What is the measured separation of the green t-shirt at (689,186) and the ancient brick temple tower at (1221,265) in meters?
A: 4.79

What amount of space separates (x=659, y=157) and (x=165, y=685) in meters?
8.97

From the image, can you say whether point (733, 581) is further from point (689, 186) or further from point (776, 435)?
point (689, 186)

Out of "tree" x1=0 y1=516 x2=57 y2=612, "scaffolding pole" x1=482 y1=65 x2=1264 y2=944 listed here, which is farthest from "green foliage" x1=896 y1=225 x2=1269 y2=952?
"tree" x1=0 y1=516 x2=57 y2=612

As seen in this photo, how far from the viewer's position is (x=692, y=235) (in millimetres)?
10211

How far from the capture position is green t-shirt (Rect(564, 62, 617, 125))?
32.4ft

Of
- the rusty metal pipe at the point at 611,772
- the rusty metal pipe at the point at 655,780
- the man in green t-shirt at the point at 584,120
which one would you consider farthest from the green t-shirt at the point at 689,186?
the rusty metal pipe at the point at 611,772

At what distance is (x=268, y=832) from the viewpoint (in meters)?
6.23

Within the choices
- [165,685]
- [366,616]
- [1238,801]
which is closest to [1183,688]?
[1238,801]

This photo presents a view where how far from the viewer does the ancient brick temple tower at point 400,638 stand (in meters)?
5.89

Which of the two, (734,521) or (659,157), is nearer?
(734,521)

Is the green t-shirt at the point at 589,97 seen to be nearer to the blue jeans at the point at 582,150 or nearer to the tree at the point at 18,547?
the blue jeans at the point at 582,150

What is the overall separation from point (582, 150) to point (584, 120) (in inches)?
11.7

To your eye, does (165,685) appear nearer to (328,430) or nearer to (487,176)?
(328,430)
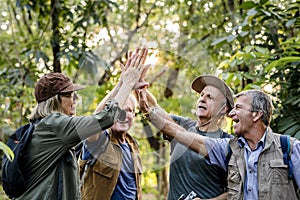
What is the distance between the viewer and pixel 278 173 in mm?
2850

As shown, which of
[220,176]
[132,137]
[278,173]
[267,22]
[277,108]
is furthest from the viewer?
[267,22]

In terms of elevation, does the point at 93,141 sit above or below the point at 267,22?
below

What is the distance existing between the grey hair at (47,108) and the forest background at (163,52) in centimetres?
33

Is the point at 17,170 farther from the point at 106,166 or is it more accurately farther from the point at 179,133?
the point at 179,133

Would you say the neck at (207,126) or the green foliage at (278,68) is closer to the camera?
the neck at (207,126)

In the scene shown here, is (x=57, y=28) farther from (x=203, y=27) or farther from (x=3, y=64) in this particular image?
(x=203, y=27)

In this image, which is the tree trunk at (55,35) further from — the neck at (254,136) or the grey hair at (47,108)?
the neck at (254,136)

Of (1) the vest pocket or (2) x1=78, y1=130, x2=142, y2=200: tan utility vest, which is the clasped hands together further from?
(1) the vest pocket

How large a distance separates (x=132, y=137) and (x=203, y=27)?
3956 millimetres

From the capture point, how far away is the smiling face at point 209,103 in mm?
3385

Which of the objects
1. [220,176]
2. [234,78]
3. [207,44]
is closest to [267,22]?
[234,78]

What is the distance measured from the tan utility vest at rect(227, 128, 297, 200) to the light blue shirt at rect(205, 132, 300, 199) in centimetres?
2

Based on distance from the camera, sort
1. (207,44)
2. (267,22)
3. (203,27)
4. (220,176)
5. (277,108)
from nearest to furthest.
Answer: (220,176), (277,108), (267,22), (207,44), (203,27)

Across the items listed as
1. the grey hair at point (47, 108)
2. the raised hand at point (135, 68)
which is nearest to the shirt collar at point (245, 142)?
the raised hand at point (135, 68)
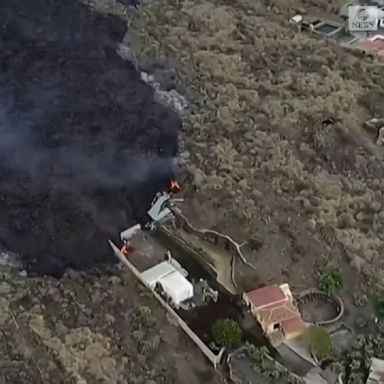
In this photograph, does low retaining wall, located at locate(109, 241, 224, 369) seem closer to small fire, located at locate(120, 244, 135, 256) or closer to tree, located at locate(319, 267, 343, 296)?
small fire, located at locate(120, 244, 135, 256)

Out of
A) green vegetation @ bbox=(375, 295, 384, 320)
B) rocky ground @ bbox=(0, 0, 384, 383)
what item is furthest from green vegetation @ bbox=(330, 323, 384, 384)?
rocky ground @ bbox=(0, 0, 384, 383)

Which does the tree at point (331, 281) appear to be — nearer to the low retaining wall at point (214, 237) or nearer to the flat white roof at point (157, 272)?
the low retaining wall at point (214, 237)

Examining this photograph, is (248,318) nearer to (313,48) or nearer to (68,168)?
(68,168)

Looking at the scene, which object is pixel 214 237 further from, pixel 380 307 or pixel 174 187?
pixel 380 307

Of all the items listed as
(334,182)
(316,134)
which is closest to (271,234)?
(334,182)

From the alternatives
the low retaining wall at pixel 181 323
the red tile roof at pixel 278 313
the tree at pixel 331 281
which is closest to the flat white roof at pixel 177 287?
the low retaining wall at pixel 181 323

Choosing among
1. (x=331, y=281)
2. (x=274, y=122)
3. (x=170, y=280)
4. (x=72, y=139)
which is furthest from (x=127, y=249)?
(x=274, y=122)
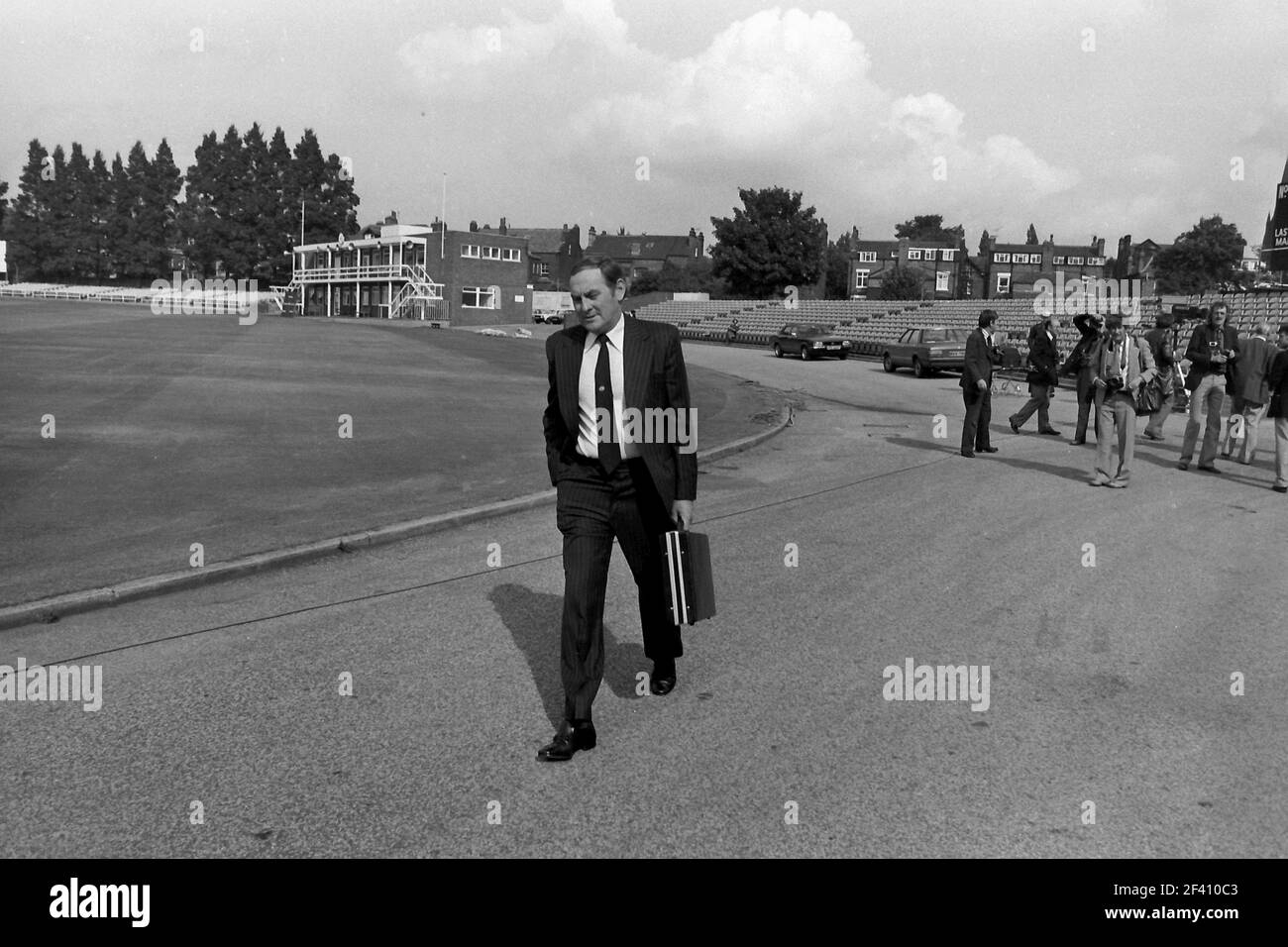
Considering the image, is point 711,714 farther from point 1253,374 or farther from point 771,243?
point 771,243

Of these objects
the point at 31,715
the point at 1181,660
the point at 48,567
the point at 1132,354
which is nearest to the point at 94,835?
the point at 31,715

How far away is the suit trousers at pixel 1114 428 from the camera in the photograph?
10883 mm

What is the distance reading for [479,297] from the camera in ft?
267

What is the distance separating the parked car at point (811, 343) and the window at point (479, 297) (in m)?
43.5

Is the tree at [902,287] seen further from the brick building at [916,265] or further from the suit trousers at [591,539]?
the suit trousers at [591,539]

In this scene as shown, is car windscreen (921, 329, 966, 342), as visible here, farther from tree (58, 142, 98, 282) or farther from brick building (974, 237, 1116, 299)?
tree (58, 142, 98, 282)

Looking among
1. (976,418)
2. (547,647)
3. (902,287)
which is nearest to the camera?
(547,647)

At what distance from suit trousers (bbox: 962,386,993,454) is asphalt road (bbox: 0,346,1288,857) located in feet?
16.3

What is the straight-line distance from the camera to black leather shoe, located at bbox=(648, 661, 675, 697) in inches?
196

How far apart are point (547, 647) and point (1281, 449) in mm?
9451

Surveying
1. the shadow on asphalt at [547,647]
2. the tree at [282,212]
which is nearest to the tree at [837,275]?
the tree at [282,212]

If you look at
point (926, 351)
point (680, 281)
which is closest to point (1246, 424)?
point (926, 351)

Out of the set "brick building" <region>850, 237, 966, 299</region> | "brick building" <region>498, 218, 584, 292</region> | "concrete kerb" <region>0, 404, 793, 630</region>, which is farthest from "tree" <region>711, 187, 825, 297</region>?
"concrete kerb" <region>0, 404, 793, 630</region>
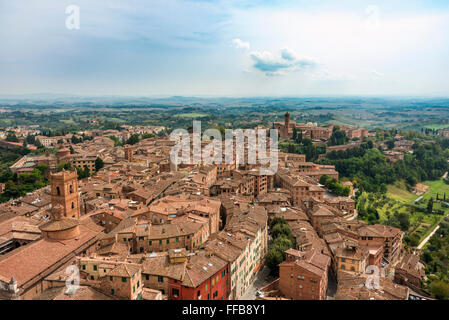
━━━━━━━━━━━━━━━━━━━━
◆ Work to do: Switch "Surveying" to "Looking over" in the entries starting at the line that contains "What is the straight-line" and ending at the last of the entries, and write out those lines with nothing else changed. Leave the pictures out.

◆ Expected answer:
What is the straight-line distance from the camera to black leather shoe, located at bbox=(648, 661, 675, 697) in inches?
196

How far apart are point (547, 647) and point (1281, 449) in mm?
9451

Looking over
1. the shadow on asphalt at [547,647]
2. the tree at [282,212]
which is nearest to the tree at [837,275]?
the tree at [282,212]

If you look at
point (926, 351)
point (680, 281)
which is closest to point (1246, 424)?
point (926, 351)

Out of the set "brick building" <region>850, 237, 966, 299</region> | "brick building" <region>498, 218, 584, 292</region> | "concrete kerb" <region>0, 404, 793, 630</region>, which is farthest from "tree" <region>711, 187, 825, 297</region>?
"concrete kerb" <region>0, 404, 793, 630</region>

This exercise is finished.